Pneumatic lumbar adjustment assemblies tend to be complicated, expensive and often require a significant amount of space, including in certain instances space off-board the seat, to implement. Pneumatic assemblies typically require many additional costly components including an air bladder located inside the seat that is connected by tubing to controls manipulable by a seat occupant to operate an air pump to inflate the bladder when it is desired to increase lumbar support, and to deflate the bladder when it is desired to decrease lumbar support. Cheaper pneumatic assemblies typically employ a manually operated control valve, such as an inline needle-type valve, which can be opened to deflate the bladder and closed before a manual squeeze bulb pump is used to inflate the bladder.
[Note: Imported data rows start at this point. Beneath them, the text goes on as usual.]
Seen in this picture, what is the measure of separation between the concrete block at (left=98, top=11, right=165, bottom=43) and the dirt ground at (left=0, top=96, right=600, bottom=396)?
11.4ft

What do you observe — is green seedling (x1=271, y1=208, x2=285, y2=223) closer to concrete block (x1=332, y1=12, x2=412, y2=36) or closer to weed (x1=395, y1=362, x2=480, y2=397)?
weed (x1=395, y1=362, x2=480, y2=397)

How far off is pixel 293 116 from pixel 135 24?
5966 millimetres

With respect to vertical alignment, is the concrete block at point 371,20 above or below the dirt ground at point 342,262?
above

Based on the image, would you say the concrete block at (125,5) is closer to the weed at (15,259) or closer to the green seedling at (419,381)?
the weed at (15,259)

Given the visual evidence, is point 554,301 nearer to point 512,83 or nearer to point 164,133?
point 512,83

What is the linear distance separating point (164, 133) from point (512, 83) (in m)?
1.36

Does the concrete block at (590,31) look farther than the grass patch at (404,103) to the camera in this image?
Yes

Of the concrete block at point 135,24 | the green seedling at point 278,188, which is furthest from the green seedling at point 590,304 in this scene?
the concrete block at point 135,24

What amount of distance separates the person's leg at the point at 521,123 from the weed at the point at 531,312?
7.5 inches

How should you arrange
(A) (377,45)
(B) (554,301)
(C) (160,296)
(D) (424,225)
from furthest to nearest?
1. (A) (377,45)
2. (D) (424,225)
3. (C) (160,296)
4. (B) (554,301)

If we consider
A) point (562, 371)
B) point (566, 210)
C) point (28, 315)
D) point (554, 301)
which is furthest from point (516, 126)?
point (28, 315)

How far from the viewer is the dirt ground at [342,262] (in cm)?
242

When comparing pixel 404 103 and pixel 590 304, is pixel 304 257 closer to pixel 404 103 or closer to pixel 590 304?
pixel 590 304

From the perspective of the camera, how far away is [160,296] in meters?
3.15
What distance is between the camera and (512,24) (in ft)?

More expensive pneumatic assemblies require electrical power and control switches and/or valves to operate an electrically powered pump or air compressor that can and typically does charge one or more pneumatic compressed air storage cylinders during use and operation.
While cheaper, mechanical lumbar adjustment assemblies also tend to be complicated and often require many parts which undesirably increases assembly time and costs. Mechanical assemblies have long used flexible beam springs made of metal, e.g., spring steel, or plastic and are operated using complicated and costly actuating mechanisms including cable, clutch-connecting rod, and slow-to-adjust screw mechanisms. In addition to being complicated and costly, these lumbar adjustment assembly actuating mechanisms unfortunately impose significant limitations on seat designers as they inherently limit the number of locations where the controls a seat occupant uses to operate them can be located.
While many of these adjustable seat occupant support assemblies have enjoyed commercial success in the past, their complexity, cost and other limitations has limited more widespread application. As a result, adjustable lumbar supports remain an optional and costly accessory such that they are typically included only on a minority of seating products.